We spent two nights in Brno and visited all the tourist attractions; including, the ghoulish Capuchin Monastery where the naturally mummified corpse of monks and nobility lie in subterranean crypts.

We also visited, of course, the obligatory castle and while ascending the steep path the sudden peace and quiet was broken, not only by my audible gasps for oxygen but also by the piercing wail of an air-raid siren. We stopped dead in our tracks and unsure whether we should duck for cover or stand to attention for a minutes silence. A young couple, equally out of breath from the climb understood our universal gesture for "what the heck was that" (shoulders hunched, eye brows raised, right hand swiftly rotated in the air, turning palm upward). "Practice is on the first Wednesday at 12 noon every month", they informed us. Everyone just carried on as if nothing was unusual. I'm thinking if anyone would like to invade Brno, 12 noon on the first Wednesday of any given month would be a good time, you could just waltz on in, unhindered. So if anyone was to…..let's say, plan a missile defence facility in Eastern Europe they might be well advised to take this fact into consideration. (Oh, and by the way; Bratislava might also be a bit risky for the same reason but at midday on the first Friday of each month)

Cabbage Market, Brno

Early next morning we were on the road again, destination - Mikulov, a quaint village in the heart of the wine growing district. The town map indicated the location of the Synagogues that proliferated in the town before WWII, all 12 of them; today only one remains.
From there we motored onto Lednice and its UNESCO listed chateau and manicured gardens; home of the Lichtenstein family for over 600 years, but best of all, Kobi conceded to navigate there directly. Unlike our next proposed destination, the town of Breclav, which he first deleted entirely from our itinerary then, when I'd detected his slight of hand, and reprogrammed it, he waited until he had directed us onto a motorway, across the river, through passport control and into Slovakia before telling us to make a u-turn in another 20 km and go back 35km. We gave up at this point and were tempted to through him into the fore-mentioned river. And so we had slipped into Slovakia. We were destined to do so, but it sort of happened by accident.

Bratislava, the capital of Slovakia was our next stop. We are staying here for two nights visiting the old town and … guessed it; the castle. My muscles, wasted by lack of use after the accident, have tripled in size and my legs now resemble those of an Olympic weight lifter.


Bratislava has a delightful old town centre full of well preserved examples of centuries old architectural beauty together with modern sculptures, while in the outer suburbs the drab, grey, utilitarian, communist tenements that once dominated the skyline are being replaced with more stylish apartment blocks. We drove into town on our first night there and followed the signs indicating "Free Parking", and it was indeed free…to enter; unfortunately it cost us an arm and a leg to exit, by Slovakian standards; a whopping 180SKK for two hours (approx $9 AUD equivalent to 9 litres or 19 pints US of beer at the supermarket). Next day we took the tram 14SKK (70 cents).

Material shown:
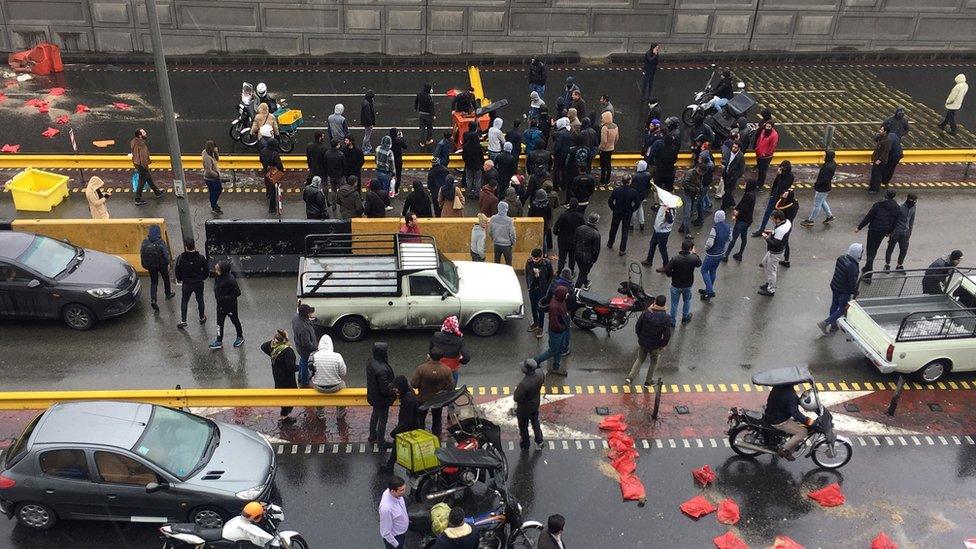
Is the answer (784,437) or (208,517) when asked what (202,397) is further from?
(784,437)

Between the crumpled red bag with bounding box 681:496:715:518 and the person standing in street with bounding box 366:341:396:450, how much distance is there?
4.11 metres

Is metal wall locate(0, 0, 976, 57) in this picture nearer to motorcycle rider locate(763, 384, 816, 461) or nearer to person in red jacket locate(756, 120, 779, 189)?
person in red jacket locate(756, 120, 779, 189)

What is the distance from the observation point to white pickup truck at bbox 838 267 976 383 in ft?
43.3

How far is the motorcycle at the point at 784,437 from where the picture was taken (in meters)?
11.5

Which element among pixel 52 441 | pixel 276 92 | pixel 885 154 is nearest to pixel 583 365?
pixel 52 441

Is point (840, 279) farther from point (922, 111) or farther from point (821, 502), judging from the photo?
point (922, 111)

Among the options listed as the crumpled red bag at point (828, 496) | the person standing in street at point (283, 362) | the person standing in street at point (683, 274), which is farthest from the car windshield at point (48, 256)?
→ the crumpled red bag at point (828, 496)

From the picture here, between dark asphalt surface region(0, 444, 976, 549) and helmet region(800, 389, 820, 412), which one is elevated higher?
helmet region(800, 389, 820, 412)

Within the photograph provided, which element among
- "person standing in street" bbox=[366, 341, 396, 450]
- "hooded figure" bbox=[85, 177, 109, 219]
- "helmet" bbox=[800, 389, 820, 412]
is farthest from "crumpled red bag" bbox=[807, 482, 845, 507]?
"hooded figure" bbox=[85, 177, 109, 219]

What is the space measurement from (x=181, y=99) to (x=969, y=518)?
21384 mm

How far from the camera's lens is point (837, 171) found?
68.2 feet

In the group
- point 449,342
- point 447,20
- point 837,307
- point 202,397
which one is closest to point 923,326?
point 837,307

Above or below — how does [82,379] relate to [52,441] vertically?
below

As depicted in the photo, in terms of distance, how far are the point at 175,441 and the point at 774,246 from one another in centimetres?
1057
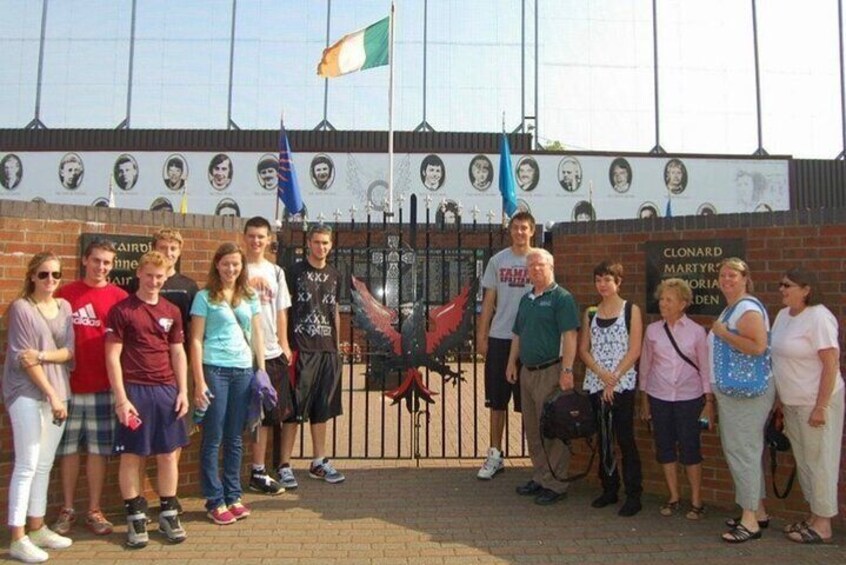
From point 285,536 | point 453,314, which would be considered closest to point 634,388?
point 453,314

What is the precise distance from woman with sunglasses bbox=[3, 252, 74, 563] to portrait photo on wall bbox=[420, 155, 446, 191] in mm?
19326

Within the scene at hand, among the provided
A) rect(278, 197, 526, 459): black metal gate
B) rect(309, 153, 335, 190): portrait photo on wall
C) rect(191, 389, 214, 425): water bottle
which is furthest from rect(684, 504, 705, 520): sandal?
rect(309, 153, 335, 190): portrait photo on wall

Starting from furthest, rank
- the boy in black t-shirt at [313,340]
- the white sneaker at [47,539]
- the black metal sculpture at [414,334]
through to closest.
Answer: the black metal sculpture at [414,334]
the boy in black t-shirt at [313,340]
the white sneaker at [47,539]

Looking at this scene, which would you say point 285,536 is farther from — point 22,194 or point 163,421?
point 22,194

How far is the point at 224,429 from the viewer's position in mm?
4484

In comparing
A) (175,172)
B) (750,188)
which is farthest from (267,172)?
(750,188)

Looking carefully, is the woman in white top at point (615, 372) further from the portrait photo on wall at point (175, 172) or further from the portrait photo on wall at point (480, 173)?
the portrait photo on wall at point (175, 172)

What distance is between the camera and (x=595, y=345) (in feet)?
15.6

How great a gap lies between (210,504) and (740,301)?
3781 mm

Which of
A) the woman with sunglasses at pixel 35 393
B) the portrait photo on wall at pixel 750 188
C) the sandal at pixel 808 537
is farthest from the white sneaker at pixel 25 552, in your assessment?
the portrait photo on wall at pixel 750 188

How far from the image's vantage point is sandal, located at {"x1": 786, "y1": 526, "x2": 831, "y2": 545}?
4.08m

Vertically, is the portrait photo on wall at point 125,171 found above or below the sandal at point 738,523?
above

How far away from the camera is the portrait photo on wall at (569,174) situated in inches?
906

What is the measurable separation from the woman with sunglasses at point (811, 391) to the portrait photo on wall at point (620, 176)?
789 inches
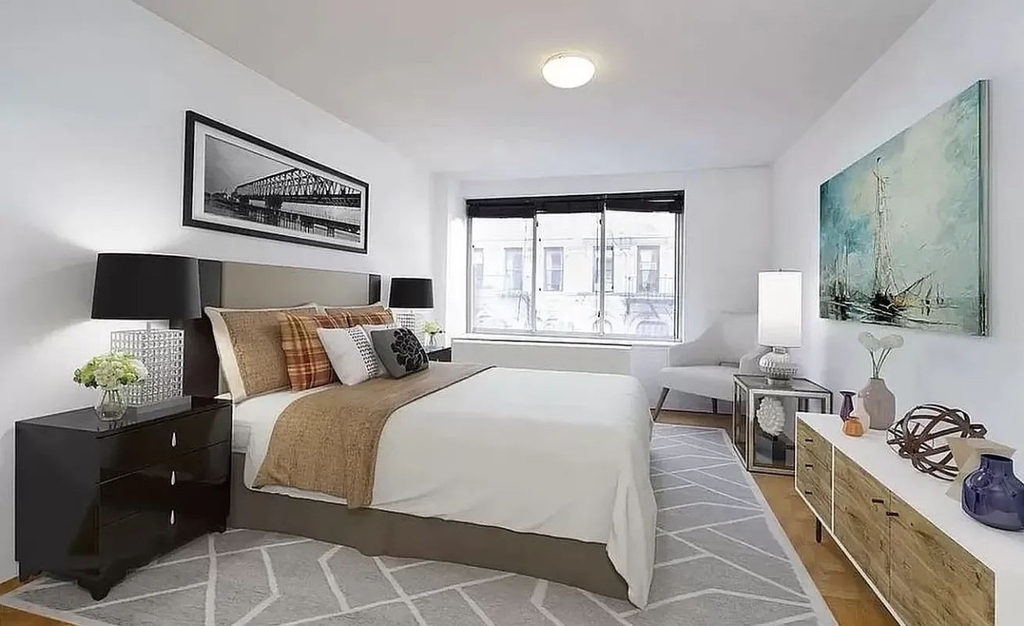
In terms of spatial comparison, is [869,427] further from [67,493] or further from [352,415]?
[67,493]

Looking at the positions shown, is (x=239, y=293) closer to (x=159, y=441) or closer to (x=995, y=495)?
(x=159, y=441)

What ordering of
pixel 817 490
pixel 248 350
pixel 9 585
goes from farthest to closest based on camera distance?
pixel 248 350, pixel 817 490, pixel 9 585

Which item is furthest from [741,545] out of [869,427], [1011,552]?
[1011,552]

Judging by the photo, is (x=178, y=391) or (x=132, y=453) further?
→ (x=178, y=391)

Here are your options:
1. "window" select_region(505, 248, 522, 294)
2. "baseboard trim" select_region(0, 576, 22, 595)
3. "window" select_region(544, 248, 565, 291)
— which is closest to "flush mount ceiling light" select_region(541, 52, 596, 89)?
"window" select_region(544, 248, 565, 291)

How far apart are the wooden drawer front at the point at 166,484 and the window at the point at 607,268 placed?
4.30 metres

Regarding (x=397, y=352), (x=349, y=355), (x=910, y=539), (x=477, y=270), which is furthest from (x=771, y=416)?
(x=477, y=270)

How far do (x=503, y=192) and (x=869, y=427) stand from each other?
454cm

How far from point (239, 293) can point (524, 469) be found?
1.99 metres

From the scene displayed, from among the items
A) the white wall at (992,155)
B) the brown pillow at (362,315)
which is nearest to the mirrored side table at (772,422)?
the white wall at (992,155)

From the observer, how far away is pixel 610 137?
4.53 m

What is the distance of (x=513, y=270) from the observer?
6430 mm

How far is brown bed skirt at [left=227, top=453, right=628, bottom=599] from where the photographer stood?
2.19 meters

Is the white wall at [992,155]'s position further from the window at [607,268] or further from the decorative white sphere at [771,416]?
the window at [607,268]
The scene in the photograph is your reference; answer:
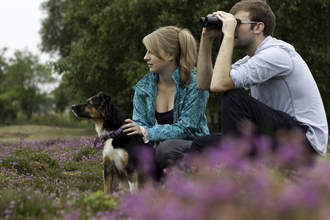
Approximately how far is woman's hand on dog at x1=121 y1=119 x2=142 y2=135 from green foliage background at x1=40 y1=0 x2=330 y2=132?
8851 mm

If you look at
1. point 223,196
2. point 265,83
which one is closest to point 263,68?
point 265,83

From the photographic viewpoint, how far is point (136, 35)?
1530 centimetres

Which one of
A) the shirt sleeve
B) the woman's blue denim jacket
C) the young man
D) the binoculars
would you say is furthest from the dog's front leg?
the binoculars

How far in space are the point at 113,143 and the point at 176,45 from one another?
1631 mm

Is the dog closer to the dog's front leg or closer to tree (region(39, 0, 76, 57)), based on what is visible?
the dog's front leg

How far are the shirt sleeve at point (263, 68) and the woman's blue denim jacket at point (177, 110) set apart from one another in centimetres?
109

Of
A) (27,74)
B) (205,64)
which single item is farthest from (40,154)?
(27,74)

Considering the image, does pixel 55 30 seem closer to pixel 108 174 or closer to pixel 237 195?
pixel 108 174

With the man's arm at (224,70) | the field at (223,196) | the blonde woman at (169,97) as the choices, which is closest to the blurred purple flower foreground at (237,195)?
the field at (223,196)

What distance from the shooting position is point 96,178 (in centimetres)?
525

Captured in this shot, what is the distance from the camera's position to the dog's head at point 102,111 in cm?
454

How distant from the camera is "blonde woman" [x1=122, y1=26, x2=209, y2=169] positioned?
4.39m

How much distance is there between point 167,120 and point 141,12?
35.9 feet

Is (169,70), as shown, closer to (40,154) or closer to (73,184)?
(73,184)
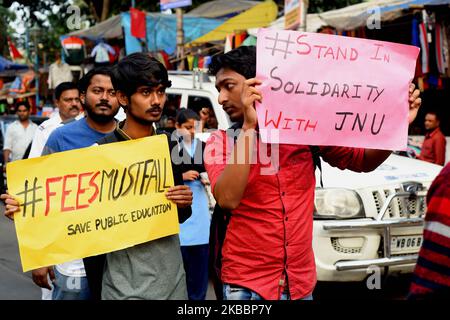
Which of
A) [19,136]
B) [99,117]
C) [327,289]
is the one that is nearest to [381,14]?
[327,289]

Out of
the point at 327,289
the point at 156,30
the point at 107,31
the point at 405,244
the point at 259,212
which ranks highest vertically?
the point at 259,212

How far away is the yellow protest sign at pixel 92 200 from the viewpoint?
2900 mm

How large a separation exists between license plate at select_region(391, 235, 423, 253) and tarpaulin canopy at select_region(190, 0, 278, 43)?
784 centimetres

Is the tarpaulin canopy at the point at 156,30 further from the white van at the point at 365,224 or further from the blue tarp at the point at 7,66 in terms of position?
the white van at the point at 365,224

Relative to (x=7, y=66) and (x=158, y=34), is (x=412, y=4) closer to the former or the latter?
(x=158, y=34)

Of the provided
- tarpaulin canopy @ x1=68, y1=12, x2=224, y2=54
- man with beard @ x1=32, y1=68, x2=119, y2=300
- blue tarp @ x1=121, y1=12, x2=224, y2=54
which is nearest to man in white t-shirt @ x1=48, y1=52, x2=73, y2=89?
tarpaulin canopy @ x1=68, y1=12, x2=224, y2=54

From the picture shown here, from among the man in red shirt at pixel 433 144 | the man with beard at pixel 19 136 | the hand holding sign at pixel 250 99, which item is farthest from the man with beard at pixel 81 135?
the man with beard at pixel 19 136

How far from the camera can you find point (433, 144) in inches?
354

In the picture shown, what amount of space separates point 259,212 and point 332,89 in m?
0.61

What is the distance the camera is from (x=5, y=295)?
6.20 meters
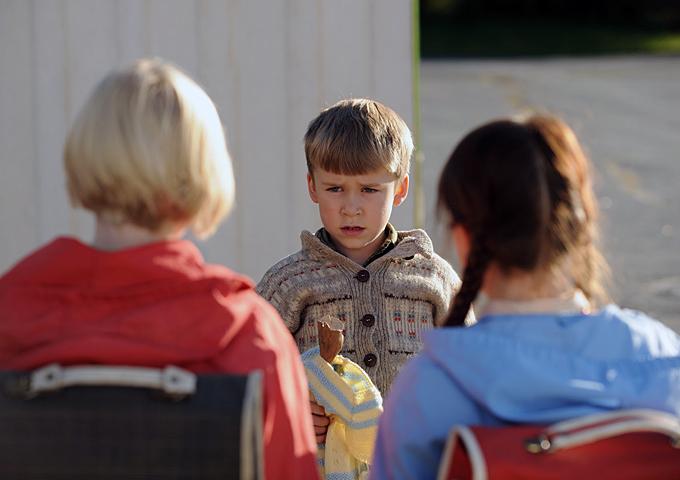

Requirement A: Please transcribe the part of the travel account above from "Early next morning" to "only one remains.".
Requirement B: In the travel account, how often and at what time is the air-raid siren practice held in Brno?

Output A:
Early next morning we were on the road again, destination - Mikulov, a quaint village in the heart of the wine growing district. The town map indicated the location of the Synagogues that proliferated in the town before WWII, all 12 of them; today only one remains.

Output B: At 12 noon on the first Wednesday of every month.